Das heißt: Der ML hat *nicht* die Aufgabe, Wachstum etc. zu schaffen, sondern die Mindestqualität von Arbeitsbeziehungen zu garantieren. Mensch sollte also vermeiden, ein sozialpolitisches (!) Instrument als beschäftigungs- & wirtschaftspolitisches Instrument misszuverstehen. 7/9
— SeTh (@EconomicEthics) September 3, 2021
…und zugleich die Frage, welche Aufgabe ein Mindestlohn haben könnte, ob er überhaupt noch relevant wäre, wenn ein Bedingungsloses Grundeinkommen eingeführt würde. Denn heute übernimmt der Mindestlohn zwei Funktionen, auf die Sebastian Thieme hinweist, eine Mindesteinkommenssicherung auf der einen, die Definition eines Mindestanteils am Unternehmenserfolg auf der anderen.

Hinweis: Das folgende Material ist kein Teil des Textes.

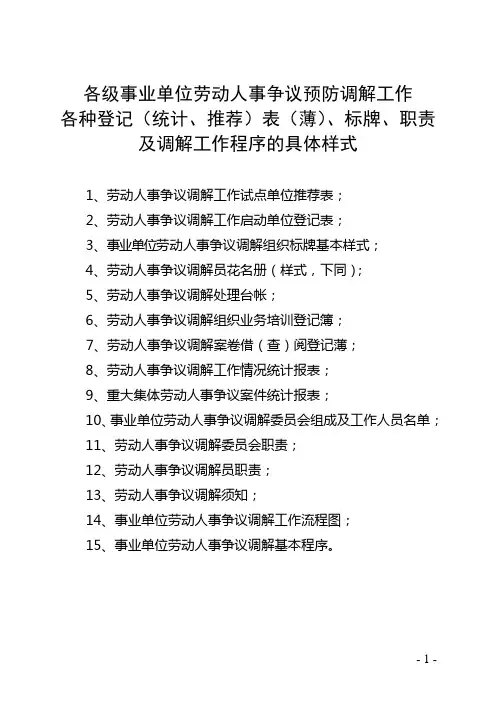 各级事业单位劳动人事争议预防调解工作
各种登记（统计、推荐）表（薄）、标牌、职责
及调解工作程序的具体样式

1、劳动人事争议调解工作试点单位推荐表；
2、劳动人事争议调解工作启动单位登记表；
3、事业单位劳动人事争议调解组织标牌基本样式；
4、劳动人事争议调解员花名册（样式，下同）；
5、劳动人事争议调解处理台帐；
6、劳动人事争议调解组织业务培训登记簿；
7、劳动人事争议调解案卷借（查）阅登记薄；
8、劳动人事争议调解工作情况统计报表；
9、重大集体劳动人事争议案件统计报表；
10、事业单位劳动人事争议调解委员会组成及工作人员名单；
11、劳动人事争议调解委员会职责；
12、劳动人事争议调解员职责；
13、劳动人事争议调解须知；
14、事业单位劳动人事争议调解工作流程图；
15、事业单位劳动人事争议调解基本程序。

- 1 -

Bedürfte es aber der ersten Funktion noch, wenn es ein ausreichend hohes BGE gäbe? Würde es nicht an der Vorrangigkeit von Erwerbstätigkeit festhalten, weil Erwerbstätige doppelt abgesichert würden – mit BGE als Bürger und Mindestlohn als Mitarbeiter? Würde durch die größere Verhandlungsmacht von Mitarbeitern bzw. Arbeitnehmern nicht etwas erreicht, das der Mindestlohn heute pauschal absichern soll, und zwar über diesen Anteil am Unternehmenserfolg jederzeit verhandeln zu können? Man darf hierbei auch nicht vergessen, dass nach Einführung eines auskömmlichen BGE die Einkommenssituation von Haushalten sich ganz anders darstellte als heute – Einkommenszuwachs durch mehr Personen im Haushalt. Es wird schnell klar, dass etwaige Möglichkeiten durch BGE von der Höhe in Kaufkraftverhältnissen abhängt.
Unsere früheren Kommentare zur Debatte um das Verhältnis von Bedingungslosem Grundeinkommen und Mindestlohn sowie der Bedeutung eines Mindestlohns als solchen finden Sie hier.
Nachtrag: Selbst der Mindestlohn von 12 Euro reicht heute nicht aus, um Rentenansprüche über Grundsicherungsniveau zu erreichen. Der Sozialstaat muss sich daran messen lassen, was er zu leisten im Stande ist.